As you may know, Google has been in the middle of an EU antitrust investigation into its search business for three years. Google has submitted proposals for a settlement multiple times, only to keep being told to go back to the drawing board.
The EU finally appears to be satisfied with the search giant’s latest concessions, but the biggest complainants over Google’s business practices – its competitors – still are not satisfied. As a matter of fact, they think what the EU has deemed sufficient to resolve concerns is actually worse than if Google does nothing at all. Go figure.
Google no doubt thinks it’s already going way too far, and these concessions do in fact go a great deal further than the settlement it made in the U.S. with the Federal Trade Commission early last year. By offering these concessions, however, Google will avoid paying a potential fine of $5 billion.
Google had already agreed to give content providers an opt-out from the use of their content in Google’s vertical search services without being penalized in web results, to remove exclusivity requirements related to ads, and to remove restrictions on the ability for search ad campaigns to be run on competing platforms.
Google has also proposed to give links to rival sites “much more real estate and visibility,” including logos with more prominent links and dynamic text providing more info about their sites. None of this went far enough for the likes of the FairSearch Coalition, which is made up of Google competitors including: Microsoft, TripAdvisor, Hotwire, Expedia, Foundem, Nokia, Oracle, The Find and others.
Likewise, the EU has, until now, been convinced that Google could do more.
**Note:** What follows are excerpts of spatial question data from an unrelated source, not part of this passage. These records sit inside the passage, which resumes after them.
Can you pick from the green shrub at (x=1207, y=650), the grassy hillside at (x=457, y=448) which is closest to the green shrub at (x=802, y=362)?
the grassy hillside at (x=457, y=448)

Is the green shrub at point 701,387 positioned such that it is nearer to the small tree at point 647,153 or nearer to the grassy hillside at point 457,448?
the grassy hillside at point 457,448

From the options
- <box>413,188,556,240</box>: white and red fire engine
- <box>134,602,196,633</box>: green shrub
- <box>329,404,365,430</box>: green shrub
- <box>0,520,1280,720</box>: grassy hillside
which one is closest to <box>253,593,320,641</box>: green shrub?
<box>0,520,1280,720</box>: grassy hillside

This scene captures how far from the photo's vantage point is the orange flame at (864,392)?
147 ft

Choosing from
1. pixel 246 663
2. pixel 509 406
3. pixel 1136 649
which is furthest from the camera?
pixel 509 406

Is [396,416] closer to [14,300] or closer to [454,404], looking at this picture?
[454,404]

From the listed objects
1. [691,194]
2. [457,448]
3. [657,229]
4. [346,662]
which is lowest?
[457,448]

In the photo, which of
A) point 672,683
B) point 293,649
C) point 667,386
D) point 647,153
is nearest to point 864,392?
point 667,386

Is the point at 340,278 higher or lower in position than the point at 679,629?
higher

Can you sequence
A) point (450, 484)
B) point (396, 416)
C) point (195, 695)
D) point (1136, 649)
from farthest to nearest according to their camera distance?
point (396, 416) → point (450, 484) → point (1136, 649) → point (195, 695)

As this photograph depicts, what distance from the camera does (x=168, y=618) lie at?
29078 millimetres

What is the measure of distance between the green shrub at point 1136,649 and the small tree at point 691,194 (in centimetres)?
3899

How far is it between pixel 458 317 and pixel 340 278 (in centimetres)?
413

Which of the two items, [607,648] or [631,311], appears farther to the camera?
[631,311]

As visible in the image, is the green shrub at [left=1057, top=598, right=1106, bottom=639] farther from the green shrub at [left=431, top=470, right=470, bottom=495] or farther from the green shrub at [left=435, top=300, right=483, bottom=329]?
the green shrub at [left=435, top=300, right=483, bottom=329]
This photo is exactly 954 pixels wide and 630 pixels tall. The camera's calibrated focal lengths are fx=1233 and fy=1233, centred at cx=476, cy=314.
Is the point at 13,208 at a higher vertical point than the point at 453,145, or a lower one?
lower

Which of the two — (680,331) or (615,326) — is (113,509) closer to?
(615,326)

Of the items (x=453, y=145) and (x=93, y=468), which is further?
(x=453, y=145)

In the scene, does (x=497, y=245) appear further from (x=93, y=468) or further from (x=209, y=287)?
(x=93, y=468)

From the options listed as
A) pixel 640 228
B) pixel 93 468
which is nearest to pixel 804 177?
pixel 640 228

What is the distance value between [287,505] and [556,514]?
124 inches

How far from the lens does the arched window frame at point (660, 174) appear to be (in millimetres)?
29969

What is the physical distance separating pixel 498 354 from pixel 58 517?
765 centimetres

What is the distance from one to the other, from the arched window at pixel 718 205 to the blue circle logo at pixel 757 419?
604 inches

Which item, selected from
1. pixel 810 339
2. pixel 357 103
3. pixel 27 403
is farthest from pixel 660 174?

Now, the EU says it has obtained “an improved commitments proposal” from Google, which guarantees that whenever the search engine promotes its own vertical search services (products, hotels, restaurants, etc.), the services of THREE rivals “selected through an objective method” will also be displayed in “a way that is clearly visible to users and comparable to the way in which Google displays its own services.” The EU shared a couple of before/after examples to demonstrate:
As you can see, “alternatives” are clearly highlighted, and in some cases even include logos. Look at the Yelp listing on the second example. This puts Yelp and the other sites that appear next to it at a much greater advantage in search results than they currently have. It seems almost certain that this will drive more traffic to these sites.
EU Competition chief Joaquin Almunia said, “My mission is to protect competition to the benefit of consumers, not competitors,” but it seems like this does a lot more to help competitors than anyone else. Consumers searching on Google are searching on Google because they want Google results. Not Yelp results. If they wanted Yelp results, why wouldn’t they just go to Yelp?
So why do competitors think the settlement is worse than doing nothing?
“FairSearch Europe needs to examine this proposal in detail, but our concern is that the proposed commitments lock in discrimination and raise rivals’ costs instead of solving the problem of Google’s anti-competitive practices,” says FairSearch Europe Legal Counsel Thomas Vinje. “Google now holds a 95 percent market share of search across the European Union and gives preferential treatment to its own services, which damages competition and gives consumers less choice. The Google proposal requires rivals to pay Google for placement similar to that of Google’s own material, undercutting the ability of other to compete and provide consumer choice. This will be done through an auction mechanism that requires participating companies to hand the vast majority of their profits to Google.”
Actually, that statement is a little misleading. According to the EU, in instances where Google doesn’t charge for inclusion in its specialized search service, rivals will not be charged to participate in the “rival links”. The three displayed rivals will be chosen from “a pool of eligible specialized search competitors using Google’s normal web search algorithm.”
In instances where Google does charge for inclusion, the three rivals will be chosen from a pool of eligible competitors based on the auction mechanism. In other words, rivals aren’t simply going to get free advertising where people are already paying to advertise. Wouldn’t that in fact give Google rivals an unfair advantage over other businesses anyway?
Almunia said, “I believe that the new proposal obtained from Google after long and difficult talks can now address the Commission’s concerns. Without preventing Google from improving its own services, it provides users with real choice between competing services presented in a comparable way; it is then up to them to choose the best alternative. This way, both Google and its rivals will be able and encouraged to innovate and improve their offerings. Turning this proposal into a legally binding obligation for Google would ensure that competitive conditions are both restored quickly and maintained over the next years.”
Google’s commitments are to be supervised by an independent monitoring trustee for five years.
It’s not over yet though. FairSearch is expressing disdain for the announcement coming without a market test. It says market tests have been pivotal in the advancement of Google’s proposals thus far. The EU, however, noted in its announcement that it will be informing complainants of the reasons it believes Google’s offer is sound. The complainants will then have a chance to make their views known before it makes a final decision on whether or not the commitments are legally binding.
The question remains: should Google really even have to go as far as it has agreed to go? Can Google truly stifle competition when all users have to do to use a competing service is enter a different URL in their browser or pull up a different app on their mobile phone? Some would say Google’s concessions already go too far. But clearly Google’s opponents don’t think they go far enough.